# Start of Extracted text

The IA servers now contain more than 145 Petabytes of data, including billions of web pages and many millions of books and texts, images, and audio and video recordings.

IA Scholar is a search engine that surfaces research articles and other scholarly documents from the Internet Archive, including public web content, digitized content from print and microform materials, and other content from archive.org and its partners.

It serves as a free, open, transparent, and nonprofit alternative for searching scholarly content, offering user-friendly search results that connect the searcher to a non-paywalled live publisher document, repository document, and/or archived copy in the Internet Archive’s Wayback Machine, including sources that have disappeared from the web since their IA capture.

Losing access to so much IA content during the cyberattacks underscored for me the valuable role that IA serves, not only in the general information ecosystem, but in scholarly research.

# End of Extracted text
# Start of Data records

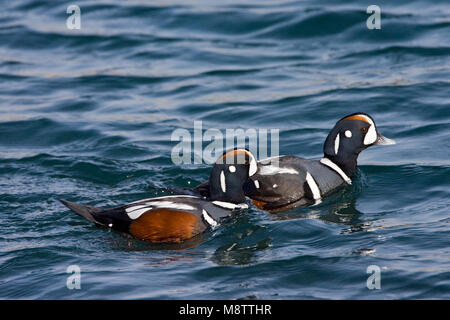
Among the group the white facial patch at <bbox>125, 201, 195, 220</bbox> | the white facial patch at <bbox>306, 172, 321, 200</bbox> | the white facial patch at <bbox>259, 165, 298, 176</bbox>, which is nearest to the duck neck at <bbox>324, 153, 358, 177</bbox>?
the white facial patch at <bbox>306, 172, 321, 200</bbox>

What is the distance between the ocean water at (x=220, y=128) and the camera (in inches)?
356

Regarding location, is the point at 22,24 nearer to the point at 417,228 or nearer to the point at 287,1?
the point at 287,1

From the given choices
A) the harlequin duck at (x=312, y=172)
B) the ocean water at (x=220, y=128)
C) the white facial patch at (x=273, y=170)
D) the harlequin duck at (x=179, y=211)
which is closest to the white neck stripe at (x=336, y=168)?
the harlequin duck at (x=312, y=172)

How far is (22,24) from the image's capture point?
21188mm

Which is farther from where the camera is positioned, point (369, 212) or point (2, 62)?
point (2, 62)

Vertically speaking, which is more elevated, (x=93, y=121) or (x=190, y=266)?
(x=93, y=121)

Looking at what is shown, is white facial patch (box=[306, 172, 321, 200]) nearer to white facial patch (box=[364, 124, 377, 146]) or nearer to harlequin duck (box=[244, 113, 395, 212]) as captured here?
harlequin duck (box=[244, 113, 395, 212])

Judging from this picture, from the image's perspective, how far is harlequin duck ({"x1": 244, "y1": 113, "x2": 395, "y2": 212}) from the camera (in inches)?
425

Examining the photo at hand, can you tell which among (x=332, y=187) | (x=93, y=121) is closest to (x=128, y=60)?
(x=93, y=121)

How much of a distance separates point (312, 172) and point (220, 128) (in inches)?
158

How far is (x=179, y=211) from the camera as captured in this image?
995 cm

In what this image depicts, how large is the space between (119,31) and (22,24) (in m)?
2.70

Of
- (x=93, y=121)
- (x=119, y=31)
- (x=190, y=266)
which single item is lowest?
(x=190, y=266)

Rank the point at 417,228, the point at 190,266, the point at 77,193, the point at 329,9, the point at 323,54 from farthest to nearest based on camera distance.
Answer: the point at 329,9 → the point at 323,54 → the point at 77,193 → the point at 417,228 → the point at 190,266
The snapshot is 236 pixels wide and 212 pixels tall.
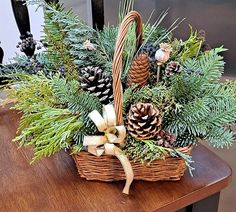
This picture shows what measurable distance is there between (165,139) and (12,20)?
823 millimetres

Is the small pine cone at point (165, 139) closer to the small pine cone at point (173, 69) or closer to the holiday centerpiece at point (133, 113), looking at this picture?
the holiday centerpiece at point (133, 113)

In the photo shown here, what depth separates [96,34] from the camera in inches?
28.4

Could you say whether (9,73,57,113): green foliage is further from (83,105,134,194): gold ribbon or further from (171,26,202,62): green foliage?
(171,26,202,62): green foliage

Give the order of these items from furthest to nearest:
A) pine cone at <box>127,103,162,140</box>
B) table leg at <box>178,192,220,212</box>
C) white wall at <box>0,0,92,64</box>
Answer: white wall at <box>0,0,92,64</box>
table leg at <box>178,192,220,212</box>
pine cone at <box>127,103,162,140</box>

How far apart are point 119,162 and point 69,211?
0.11m

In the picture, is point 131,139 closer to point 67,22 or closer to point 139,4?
point 67,22

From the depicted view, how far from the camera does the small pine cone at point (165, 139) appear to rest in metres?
0.58

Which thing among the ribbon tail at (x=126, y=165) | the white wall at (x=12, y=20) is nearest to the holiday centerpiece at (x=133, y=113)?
the ribbon tail at (x=126, y=165)

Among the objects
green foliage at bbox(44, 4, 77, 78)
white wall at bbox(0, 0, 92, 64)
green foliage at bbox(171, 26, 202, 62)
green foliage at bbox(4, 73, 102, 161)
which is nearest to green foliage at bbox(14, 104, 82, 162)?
green foliage at bbox(4, 73, 102, 161)

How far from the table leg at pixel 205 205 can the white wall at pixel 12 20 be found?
26.9 inches

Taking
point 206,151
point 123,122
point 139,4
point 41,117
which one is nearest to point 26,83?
point 41,117

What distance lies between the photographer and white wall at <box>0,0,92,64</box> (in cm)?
116

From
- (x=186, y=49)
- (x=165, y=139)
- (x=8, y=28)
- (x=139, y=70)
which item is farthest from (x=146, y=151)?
(x=8, y=28)

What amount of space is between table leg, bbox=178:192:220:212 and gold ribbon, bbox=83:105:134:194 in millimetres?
162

# End of Data records

> [Work instructions]
1) According to the text about the Internet Archive, how much data do the IA servers now contain?
2) Rewrite the passage of the text about the Internet Archive between "The IA servers" and "their IA capture.", inclusive, swapping "search engine" for "discovery tool".
3) Write the next part of the text about the Internet Archive and IA Scholar, beginning after its final sentence.
The entries have nothing to do with what comes next.

> [Answers given]
1) More than 145 Petabytes.

2)
The IA servers now contain more than 145 Petabytes of data, including billions of web pages and many millions of books and texts, images, and audio and video recordings.

IA Scholar is a discovery tool that surfaces research articles and other scholarly documents from the Internet Archive, including public web content, digitized content from print and microform materials, and other content from archive.org and its partners.

It serves as a free, open, transparent, and nonprofit alternative for searching scholarly content, offering user-friendly search results that connect the searcher to a non-paywalled live publisher document, repository document, and/or archived copy in the Internet Archive’s Wayback Machine, including sources that have disappeared from the web since their IA capture.

3)
Product Overview/Description

Internet Archive Scholar indexes over 35 million items spanning the eighteenth century to the present. No particular geographical, community, or language emphasis is intended, though it seems likely that English-language scholarship from developed Western countries is more highly represented, as is a common issue across the scholarly communication landscape. Because the tool is freely and openly available, relies on preserved copies of works, and requires no special software or plugins, it has the potential to benefit any researcher, particularly those seeking resources that have succumbed to “link rot” or whose original hosting website has vanished. Interface simplicity renders the tool accessible to novice researchers, while powerful query support, although less visible on the surface, invites flexibility for power users.

User Experience

The basic search bar defaults to full-text keyword searching, and Internet Archive Scholar does not provide an “Advanced Search” interface to guide users through field-specific searching. But Lucene query syntax is supported to target specific metadata fields: for example, type:article-journal or year:>2020. Double quotation marks indicate exact phrases, as expected.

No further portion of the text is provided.